__WHAT YOU NEED TO DO__:
1. List every compound annual growth rate stated in the media spending forecast, along with what each rate applies to.
2. According to the media spending forecast, how many hours per year will the average US consumer spend with all media in 2009?

__TEXT EXTRACT__:
══════════════════════════════

Advertising spending is forecast to grow by 6.1% to US$199bn
in 2005, reaching US$260bn in 2009. Consumer spending is expected
to accelerate to US$199bn, reaching US$252bn by 2009. Growth
of 'New media' advertising is forecast at 20.7%, compared with
3.2% for traditional media, reaching US$68bn by 2009. VSS envisages
that traditional media advertising will grow by 4.2% on a compound
annual basis to $192bn by 2009.
Professional and business information services, forecast to
grow at a compound annual rate of 7.8%, will be the largest
segment of institutional end-user spending, reaching US$142bn
in 2009.
If you are a traditional couch potato - or merely someone exposed
to the net, a phone and an iPod - VSS forecasts that you will
"spend 10 hours a day with media by 2009", with highest hourly
gains achieved by home video, consumer Internet, and wireless
content and interactive television. The average US consumer
will "increase time spent with all media per year at a compound
annual rate of 0.4% to reach 3,555 hours in 2009". Meanwhile,
consumer spending per person per year on media will break US$1,000
for the first time in 2009 after compound annual growth of 5.2%.

══════════════════════════════

__EXCERPTED RECORDS__:
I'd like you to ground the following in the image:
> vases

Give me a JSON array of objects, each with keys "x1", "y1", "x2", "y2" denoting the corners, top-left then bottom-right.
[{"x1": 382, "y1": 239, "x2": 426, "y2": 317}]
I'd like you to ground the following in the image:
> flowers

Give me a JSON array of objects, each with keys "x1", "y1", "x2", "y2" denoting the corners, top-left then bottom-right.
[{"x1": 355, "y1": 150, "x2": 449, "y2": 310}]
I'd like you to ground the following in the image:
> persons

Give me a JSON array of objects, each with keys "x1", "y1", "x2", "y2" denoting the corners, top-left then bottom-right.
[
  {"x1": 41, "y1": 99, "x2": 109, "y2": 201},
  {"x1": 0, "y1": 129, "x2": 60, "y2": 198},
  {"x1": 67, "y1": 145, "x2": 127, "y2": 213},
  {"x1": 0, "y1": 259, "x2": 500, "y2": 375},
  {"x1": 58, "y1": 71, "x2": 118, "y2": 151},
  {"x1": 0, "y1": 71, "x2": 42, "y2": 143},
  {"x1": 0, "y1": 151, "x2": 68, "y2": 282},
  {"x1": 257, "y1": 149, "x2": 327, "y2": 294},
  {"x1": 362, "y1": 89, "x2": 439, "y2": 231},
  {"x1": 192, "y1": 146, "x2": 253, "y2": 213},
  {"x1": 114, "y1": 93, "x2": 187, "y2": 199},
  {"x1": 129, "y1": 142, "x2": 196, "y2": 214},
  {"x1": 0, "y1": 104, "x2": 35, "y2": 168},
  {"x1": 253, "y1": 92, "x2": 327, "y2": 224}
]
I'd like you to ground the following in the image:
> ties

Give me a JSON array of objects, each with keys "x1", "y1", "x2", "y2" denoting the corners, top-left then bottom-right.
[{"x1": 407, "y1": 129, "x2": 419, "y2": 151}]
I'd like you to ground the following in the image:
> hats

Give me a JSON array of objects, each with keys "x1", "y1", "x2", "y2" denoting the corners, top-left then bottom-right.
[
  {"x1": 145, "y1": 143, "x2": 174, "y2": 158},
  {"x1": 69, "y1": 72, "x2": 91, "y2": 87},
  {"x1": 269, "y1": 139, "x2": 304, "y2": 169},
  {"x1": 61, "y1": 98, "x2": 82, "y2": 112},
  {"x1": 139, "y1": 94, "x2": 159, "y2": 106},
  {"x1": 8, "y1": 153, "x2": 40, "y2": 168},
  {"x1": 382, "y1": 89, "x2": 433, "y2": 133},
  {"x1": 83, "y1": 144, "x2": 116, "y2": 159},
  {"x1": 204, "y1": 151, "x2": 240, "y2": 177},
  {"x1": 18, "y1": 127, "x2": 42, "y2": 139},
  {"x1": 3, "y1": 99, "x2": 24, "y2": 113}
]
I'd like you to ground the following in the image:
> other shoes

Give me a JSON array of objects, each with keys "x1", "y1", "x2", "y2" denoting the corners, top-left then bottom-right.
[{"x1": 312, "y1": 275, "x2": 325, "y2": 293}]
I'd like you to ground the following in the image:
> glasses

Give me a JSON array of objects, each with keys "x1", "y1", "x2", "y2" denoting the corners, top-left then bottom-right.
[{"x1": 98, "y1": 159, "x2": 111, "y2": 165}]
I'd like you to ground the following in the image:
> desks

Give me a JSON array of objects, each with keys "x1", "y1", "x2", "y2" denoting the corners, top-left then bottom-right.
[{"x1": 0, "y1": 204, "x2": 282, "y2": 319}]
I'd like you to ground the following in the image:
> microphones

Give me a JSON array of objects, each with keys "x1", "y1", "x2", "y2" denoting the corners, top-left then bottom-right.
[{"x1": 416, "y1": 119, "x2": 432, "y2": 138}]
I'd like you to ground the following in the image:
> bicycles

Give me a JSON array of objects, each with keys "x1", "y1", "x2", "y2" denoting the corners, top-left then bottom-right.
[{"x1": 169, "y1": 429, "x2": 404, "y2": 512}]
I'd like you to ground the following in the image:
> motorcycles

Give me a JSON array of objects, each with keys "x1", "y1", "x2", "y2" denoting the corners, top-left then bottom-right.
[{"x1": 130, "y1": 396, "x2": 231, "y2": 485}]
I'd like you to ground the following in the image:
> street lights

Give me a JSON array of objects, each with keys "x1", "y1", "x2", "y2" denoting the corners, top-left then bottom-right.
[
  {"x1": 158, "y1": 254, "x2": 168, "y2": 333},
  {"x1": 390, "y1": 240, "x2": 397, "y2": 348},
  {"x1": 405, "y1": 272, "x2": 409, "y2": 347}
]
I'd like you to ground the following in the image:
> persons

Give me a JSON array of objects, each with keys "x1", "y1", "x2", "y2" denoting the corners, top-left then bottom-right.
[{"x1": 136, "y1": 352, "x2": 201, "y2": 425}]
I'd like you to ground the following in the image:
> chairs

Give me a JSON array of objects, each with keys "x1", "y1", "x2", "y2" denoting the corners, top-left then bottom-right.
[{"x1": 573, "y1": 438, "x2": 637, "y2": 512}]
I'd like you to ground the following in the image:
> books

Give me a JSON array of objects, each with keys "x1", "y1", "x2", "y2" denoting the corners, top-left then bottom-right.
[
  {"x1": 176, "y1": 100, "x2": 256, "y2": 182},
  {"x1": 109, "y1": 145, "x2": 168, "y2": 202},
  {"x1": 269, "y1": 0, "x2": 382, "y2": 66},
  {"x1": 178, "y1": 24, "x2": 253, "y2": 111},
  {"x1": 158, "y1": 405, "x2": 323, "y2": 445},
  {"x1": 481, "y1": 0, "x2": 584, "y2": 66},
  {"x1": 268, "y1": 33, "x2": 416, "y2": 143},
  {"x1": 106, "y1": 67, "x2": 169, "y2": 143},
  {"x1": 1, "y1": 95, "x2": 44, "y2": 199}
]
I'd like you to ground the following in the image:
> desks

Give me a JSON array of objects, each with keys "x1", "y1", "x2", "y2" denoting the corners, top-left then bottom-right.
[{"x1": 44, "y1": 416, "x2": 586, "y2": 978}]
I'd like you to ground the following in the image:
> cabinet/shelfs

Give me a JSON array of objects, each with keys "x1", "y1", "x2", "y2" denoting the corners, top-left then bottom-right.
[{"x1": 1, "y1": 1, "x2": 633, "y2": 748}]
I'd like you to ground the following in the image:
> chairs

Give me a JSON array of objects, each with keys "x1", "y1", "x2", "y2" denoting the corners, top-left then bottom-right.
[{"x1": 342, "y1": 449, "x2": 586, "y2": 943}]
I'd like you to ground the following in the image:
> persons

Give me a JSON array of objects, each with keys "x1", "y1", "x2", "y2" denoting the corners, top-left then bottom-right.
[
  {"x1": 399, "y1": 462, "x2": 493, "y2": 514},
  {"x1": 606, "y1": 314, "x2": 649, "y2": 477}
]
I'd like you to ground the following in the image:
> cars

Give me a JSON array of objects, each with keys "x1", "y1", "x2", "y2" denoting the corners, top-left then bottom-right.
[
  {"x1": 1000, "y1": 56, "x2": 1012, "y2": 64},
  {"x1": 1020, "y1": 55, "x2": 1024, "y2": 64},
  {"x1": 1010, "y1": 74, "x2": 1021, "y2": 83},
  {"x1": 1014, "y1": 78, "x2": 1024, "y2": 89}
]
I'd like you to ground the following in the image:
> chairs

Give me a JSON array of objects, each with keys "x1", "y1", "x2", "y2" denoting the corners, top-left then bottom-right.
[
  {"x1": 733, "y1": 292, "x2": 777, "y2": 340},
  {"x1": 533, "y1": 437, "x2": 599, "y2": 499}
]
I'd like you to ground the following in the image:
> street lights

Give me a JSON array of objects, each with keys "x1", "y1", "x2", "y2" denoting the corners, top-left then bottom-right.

══════════════════════════════

__SOLUTION LIST__:
1.
- 4.2%: traditional media advertising, growing to $192bn by 2009
- 7.8%: professional and business information services
- 0.4%: time the average US consumer spends with all media per year
- 5.2%: consumer spending per person per year on media

2. 3,555 hours.